[START OF PROVIDED TEXT]

CROSS-REFERENCE TO RELATED APPLICATIONS

The present application claims priority from Japanese Patent Application No. 2009-110516 filed on Apr. 30, 2009, the entire content of which is incorporated herein by reference.

FIELD OF INVENTION

An apparatus consistent with the present invention relates to a vehicle lamp having a light emitting diode (LED) light source and a reflector which reflects a part of light from the LED light source so as to be incident on a projection lens.

DESCRIPTION OF RELATED ART

Related art vehicle lamps use semiconductor light emitting devices, such as LEDs, as light sources due to their advantageous luminous efficiency and power consumption properties. In some of the related art vehicle lamps, an LED light source is disposed such that an optical axis of the LED light source is upwardly oriented, and a reflector is disposed to cover the LED light source from above, from the side, and from behind. Further, a shade is arranged between a projection lens and the LED light source. Light from the LED light source is reflected by the reflector, and a part of the reflected light is blocked by the shade to form a cut-off line of a light distribution pattern. The other part of the reflected light is forwardly irradiated through the projection lens (see, e.g., JP 2007-323839 A).

The light distribution pattern of these lamps has a light-condensed region adjacent to the cut-off line, and a light-diffused region surrounding the light-condensed region. The light-condensed region has higher illuminance than the light-diffused region. In most cases, the light-diffused region is formed by using light that is emitted in a substantially horizontal direction from the LED light source.

[END OF PROVIDED TEXT]
[START OF INPUT DATA]

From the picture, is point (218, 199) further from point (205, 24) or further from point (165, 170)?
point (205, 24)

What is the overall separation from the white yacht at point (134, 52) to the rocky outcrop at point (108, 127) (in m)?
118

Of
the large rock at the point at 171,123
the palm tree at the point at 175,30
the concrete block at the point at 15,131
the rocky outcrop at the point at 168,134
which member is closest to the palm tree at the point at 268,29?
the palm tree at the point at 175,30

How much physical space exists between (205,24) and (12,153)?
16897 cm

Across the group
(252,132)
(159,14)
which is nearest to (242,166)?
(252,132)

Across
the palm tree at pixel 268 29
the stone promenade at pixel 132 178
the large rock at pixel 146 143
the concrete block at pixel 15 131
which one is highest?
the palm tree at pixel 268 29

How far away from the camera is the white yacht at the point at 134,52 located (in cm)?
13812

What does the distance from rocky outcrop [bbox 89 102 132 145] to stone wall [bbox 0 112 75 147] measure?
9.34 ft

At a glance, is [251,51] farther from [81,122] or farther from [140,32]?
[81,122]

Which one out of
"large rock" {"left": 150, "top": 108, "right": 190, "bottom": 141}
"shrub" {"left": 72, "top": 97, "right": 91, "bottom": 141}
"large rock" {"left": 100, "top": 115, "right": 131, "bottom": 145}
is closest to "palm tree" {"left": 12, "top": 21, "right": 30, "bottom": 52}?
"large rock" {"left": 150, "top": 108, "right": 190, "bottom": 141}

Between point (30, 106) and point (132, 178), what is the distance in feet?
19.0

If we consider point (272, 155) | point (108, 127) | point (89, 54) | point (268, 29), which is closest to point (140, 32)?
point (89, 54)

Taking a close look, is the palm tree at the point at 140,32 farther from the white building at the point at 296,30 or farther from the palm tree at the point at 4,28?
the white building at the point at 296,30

[END OF INPUT DATA]

### TO BE DONE
[a] Echo the passage of the vehicle lamp text from "Related art vehicle lamps use" up to and including "JP 2007-323839 A).".
[b] Report every line of the records that contains the word "stone".

### RESULTS FOR EACH TASK
[a]
Related art vehicle lamps use semiconductor light emitting devices, such as LEDs, as light sources due to their advantageous luminous efficiency and power consumption properties. In some of the related art vehicle lamps, an LED light source is disposed such that an optical axis of the LED light source is upwardly oriented, and a reflector is disposed to cover the LED light source from above, from the side, and from behind. Further, a shade is arranged between a projection lens and the LED light source. Light from the LED light source is reflected by the reflector, and a part of the reflected light is blocked by the shade to form a cut-off line of a light distribution pattern. The other part of the reflected light is forwardly irradiated through the projection lens (see, e.g., JP 2007-323839 A).

[b]
the stone promenade at pixel 132 178
What does the distance from rocky outcrop [bbox 89 102 132 145] to stone wall [bbox 0 112 75 147] measure?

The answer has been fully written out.